“What’s the name of that thing you said you think I have again?”
“Cyclothymia,” he repeated.
I asked him to write it down on a piece of paper so I could look it up when I got home.
After 25 years of being diagnosed with a mixture of allsorts only Bassetts could be proud of, it would appear that the proverbial nail may have been hit on the head! One assessment interview and less than an hour’s discussion with a consultant psychiatrist may have finally resulted in an answer to the questions I have been asking for years:
- Why, despite being on the maximum dosage of Prozac for two years, do I still plunge into the abyss of depression, without any apparent trigger, on regular occasions?
- Why is it that when I get an idea for a new project, I have to go to the shops to buy the materials right now, even if it’s the middle of the night?
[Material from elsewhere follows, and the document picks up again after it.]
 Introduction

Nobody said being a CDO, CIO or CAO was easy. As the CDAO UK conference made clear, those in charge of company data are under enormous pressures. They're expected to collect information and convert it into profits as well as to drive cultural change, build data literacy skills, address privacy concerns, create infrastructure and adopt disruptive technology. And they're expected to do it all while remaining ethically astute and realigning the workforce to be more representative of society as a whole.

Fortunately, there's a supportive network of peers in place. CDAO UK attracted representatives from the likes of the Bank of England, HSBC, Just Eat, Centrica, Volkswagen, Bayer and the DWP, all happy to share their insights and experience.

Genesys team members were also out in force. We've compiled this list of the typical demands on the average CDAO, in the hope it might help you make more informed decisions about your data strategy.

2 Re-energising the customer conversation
- Why do I have a house full of unopened knitting wool and ceramic tiles and glass baubles and camera equipment and studio lighting and portrait background sheets and “how to” books and picture frames and mosaic tesserae and reams of fabric and glitter glue?
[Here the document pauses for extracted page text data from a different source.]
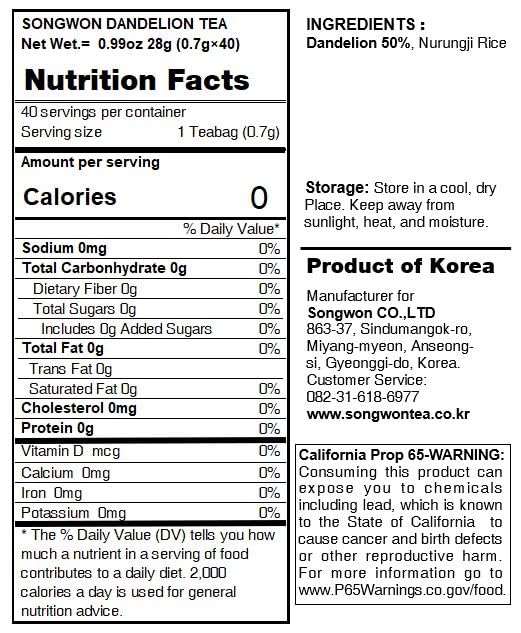 SONGWON DANDELION TEA
Net Wet.= 0.99oz 28g (0.7g×40)

Nutrition Facts

40 servings per container
Serving size 1 Teabag (0.7g)

Amount per serving
Calories 0

| | % Daily Value* |
|---|---|
| Sodium 0mg | 0% |
| Total Carbonhydrate 0g | 0% |
| Dietary Fiber 0g | 0% |
| Total Sugars 0g | 0% |
| Includes 0g Added Sugars | 0% |
| Total Fat 0g | 0% |
| Trans Fat 0g | |
| Saturated Fat 0g | 0% |
| Cholesterol 0mg | 0% |
| Protein 0g | 0% |
| Vitamin D mcg | 0% |
| Calcium 0mg | 0% |
| Iron 0mg | 0% |
| Potassium 0mg | 0% |

* The % Daily Value (DV) tells you how much a nutrient in a serving of food contributes to a daily diet. 2,000 calories a day is used for general nutrition advice.

INGREDIENTS :
Dandelion 50%, Nurungji Rice

Storage: Store in a cool, dry Place. Keep away from sunlight, heat, and moisture.

Product of Korea

Manufacturer for
Songwon CO.,LTD
863-37, Sindumangok-ro, Miyang-myeon, Anseong-si, Gyeonggi-do, Korea.
Customer Service:
082-31-618-6977
www.songwontea.co.kr

California Prop 65-WARNING: Consuming this product can expose you to chemicals including lead, which is known to the State of California to cause cancer and birth defects or other reproductive harm. For more information go to www.P65Warnings.co.gov/food.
- Why haven’t I had a decent night’s sleep in years?
- Why do I have 46 tester tins of coloured paint in my cellar and magnolia walls in my kitchen?
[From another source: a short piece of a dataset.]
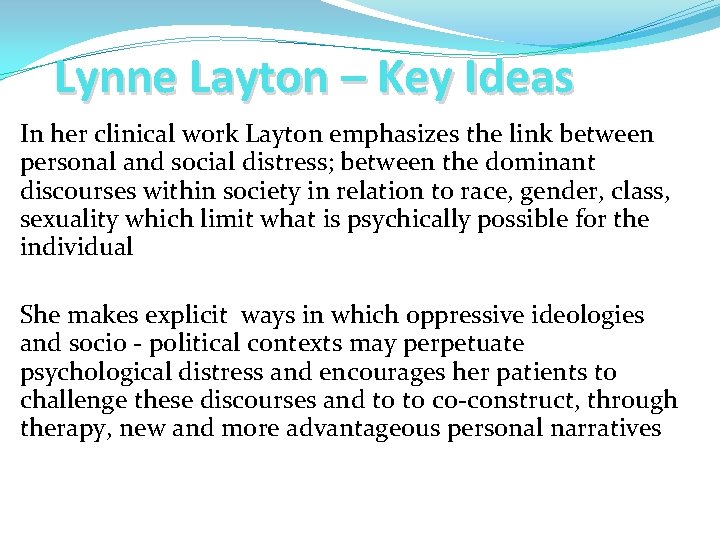 Lynne Layton – Key Ideas

In her clinical work Layton emphasizes the link between personal and social distress; between the dominant discourses within society in relation to race, gender, class, sexuality which limit what is psychically possible for the individual

She makes explicit ways in which oppressive ideologies and socio - political contexts may perpetuate psychological distress and encourages her patients to challenge these discourses and to to co-construct, through therapy, new and more advantageous personal narratives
- Why do I have two new sewing machines when I don’t know how to sew?
- And why does the noise in my head gets so loud at times that I feel the only way to silence it is to sit on the floor?
When I arrived home, I looked for “Cyclothymia” on the internet , and I was greeted with very little information. Many sites that discuss the bipolar spectrum give little more than a token nod to its existence. And others summarily dismiss it as a “mild” form of bipolar disorder, or “Bipolar Lite,” as Stephen Fry calls it. However, a Wikipedia article offers a reasonable, comprehensive overview, and McMan’s Depression and Bipolar Web gives a refreshingly non-dismissive and rather sympathetic description of the illness.
For what it’s worth, Stephen Fry states that his own diagnosis is one of Cyclothymia, and if you ever watch his documentary, “The Secret Life of a Manic Depressive” you will see that this so-called “mild” cousin of bipolar has some rather devastating symptoms. If, as suggested, I do indeed suffer from this disorder, then my heart goes out to those who suffer the full-fat version! This blasted Cyclothymia thing disrupts my home-life, my sleep patterns, my concentration, my memory, my emotions, my bank balance, my ability to work, my relationships, and – most importantly – my ability to be a consistently stable mother to my son.
I am due to begin treatment next week, having spent the last few weeks weaning myself of the high doses of Prozac (fluoxetine) I’ve been taking for the last decade or so. But hopefully, this time the doc got it right, and I can look forward to a decent night’s sleep.